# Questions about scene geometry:
+ + + + +

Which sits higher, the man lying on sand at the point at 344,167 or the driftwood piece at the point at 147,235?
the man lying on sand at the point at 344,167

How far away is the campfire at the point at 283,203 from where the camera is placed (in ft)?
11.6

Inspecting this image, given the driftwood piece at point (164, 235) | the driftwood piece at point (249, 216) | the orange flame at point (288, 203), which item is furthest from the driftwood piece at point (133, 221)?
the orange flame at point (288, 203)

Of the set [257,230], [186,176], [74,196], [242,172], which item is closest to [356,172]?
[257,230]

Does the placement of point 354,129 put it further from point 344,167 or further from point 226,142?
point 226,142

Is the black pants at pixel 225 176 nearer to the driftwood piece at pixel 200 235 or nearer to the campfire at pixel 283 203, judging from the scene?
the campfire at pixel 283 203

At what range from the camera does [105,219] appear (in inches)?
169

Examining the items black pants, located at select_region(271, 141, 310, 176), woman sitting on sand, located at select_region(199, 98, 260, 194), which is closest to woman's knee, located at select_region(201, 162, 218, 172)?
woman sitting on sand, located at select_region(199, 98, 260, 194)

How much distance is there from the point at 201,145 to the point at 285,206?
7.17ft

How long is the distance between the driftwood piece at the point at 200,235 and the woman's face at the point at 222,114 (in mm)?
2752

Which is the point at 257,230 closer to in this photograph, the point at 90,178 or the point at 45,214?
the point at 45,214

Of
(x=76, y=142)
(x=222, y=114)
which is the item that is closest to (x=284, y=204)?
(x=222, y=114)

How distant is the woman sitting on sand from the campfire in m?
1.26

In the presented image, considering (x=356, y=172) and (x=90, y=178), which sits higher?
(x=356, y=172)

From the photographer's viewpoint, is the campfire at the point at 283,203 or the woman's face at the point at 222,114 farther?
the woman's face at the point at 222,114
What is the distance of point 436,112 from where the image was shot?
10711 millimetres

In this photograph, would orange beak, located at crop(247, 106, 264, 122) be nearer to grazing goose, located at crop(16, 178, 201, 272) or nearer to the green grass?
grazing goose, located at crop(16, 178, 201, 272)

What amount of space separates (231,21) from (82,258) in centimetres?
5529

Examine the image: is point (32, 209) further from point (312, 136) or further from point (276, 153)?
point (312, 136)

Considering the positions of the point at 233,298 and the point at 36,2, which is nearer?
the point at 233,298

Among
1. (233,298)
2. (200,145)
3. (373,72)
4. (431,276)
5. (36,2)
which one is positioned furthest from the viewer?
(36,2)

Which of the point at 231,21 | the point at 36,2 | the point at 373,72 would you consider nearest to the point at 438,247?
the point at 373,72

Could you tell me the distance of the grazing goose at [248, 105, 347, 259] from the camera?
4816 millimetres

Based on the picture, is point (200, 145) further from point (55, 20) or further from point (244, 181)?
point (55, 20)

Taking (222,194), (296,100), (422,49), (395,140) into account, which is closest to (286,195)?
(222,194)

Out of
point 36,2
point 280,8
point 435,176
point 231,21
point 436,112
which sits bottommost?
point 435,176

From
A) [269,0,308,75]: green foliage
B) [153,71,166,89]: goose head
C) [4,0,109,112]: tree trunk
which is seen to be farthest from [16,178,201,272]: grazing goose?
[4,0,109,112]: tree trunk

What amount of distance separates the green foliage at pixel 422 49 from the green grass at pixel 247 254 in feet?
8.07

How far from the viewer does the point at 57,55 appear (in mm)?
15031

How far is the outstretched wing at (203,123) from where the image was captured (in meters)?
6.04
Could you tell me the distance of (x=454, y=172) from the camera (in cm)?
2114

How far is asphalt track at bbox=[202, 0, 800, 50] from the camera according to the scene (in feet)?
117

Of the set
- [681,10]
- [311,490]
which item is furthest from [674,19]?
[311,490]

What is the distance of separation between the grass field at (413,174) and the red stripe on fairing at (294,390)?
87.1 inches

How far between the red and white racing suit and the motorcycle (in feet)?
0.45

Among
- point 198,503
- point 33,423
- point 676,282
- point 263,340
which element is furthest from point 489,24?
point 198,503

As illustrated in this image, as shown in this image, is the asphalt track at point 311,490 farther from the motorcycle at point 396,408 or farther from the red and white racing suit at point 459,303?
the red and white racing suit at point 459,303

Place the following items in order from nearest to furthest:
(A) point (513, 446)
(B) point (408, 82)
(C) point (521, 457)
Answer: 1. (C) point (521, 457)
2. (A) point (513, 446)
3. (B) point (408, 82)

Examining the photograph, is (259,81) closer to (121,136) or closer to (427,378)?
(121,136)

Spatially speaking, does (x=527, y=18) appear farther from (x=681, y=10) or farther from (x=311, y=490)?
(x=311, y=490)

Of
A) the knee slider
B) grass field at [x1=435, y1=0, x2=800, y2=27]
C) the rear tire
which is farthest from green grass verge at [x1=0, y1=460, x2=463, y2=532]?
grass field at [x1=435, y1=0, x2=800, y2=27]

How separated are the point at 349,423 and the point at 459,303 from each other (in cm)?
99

+ + + + +

# Directions:
Repeat only the stretch of lines that begins at the line containing "As illustrated in" and ends at the last line above, both included.

# Solution below:
As illustrated in this image, as shown in this image, is the asphalt track at point 311,490 farther from the motorcycle at point 396,408 or farther from the red and white racing suit at point 459,303?
the red and white racing suit at point 459,303

Place the following items in order from nearest to furthest:
(A) point (513, 446)
(B) point (408, 82)
(C) point (521, 457)
Answer: 1. (C) point (521, 457)
2. (A) point (513, 446)
3. (B) point (408, 82)

Examining the photograph, is (259,81) closer to (121,136) or closer to (427,378)?
(121,136)

Spatially speaking, does (x=527, y=18) appear farther from (x=681, y=10) or farther from (x=311, y=490)?
(x=311, y=490)

Of
A) the knee slider
B) grass field at [x1=435, y1=0, x2=800, y2=27]
C) the rear tire
which is farthest from green grass verge at [x1=0, y1=460, x2=463, y2=532]?
grass field at [x1=435, y1=0, x2=800, y2=27]

How separated are the point at 349,423 and the point at 459,303 from each other (in cm)?
99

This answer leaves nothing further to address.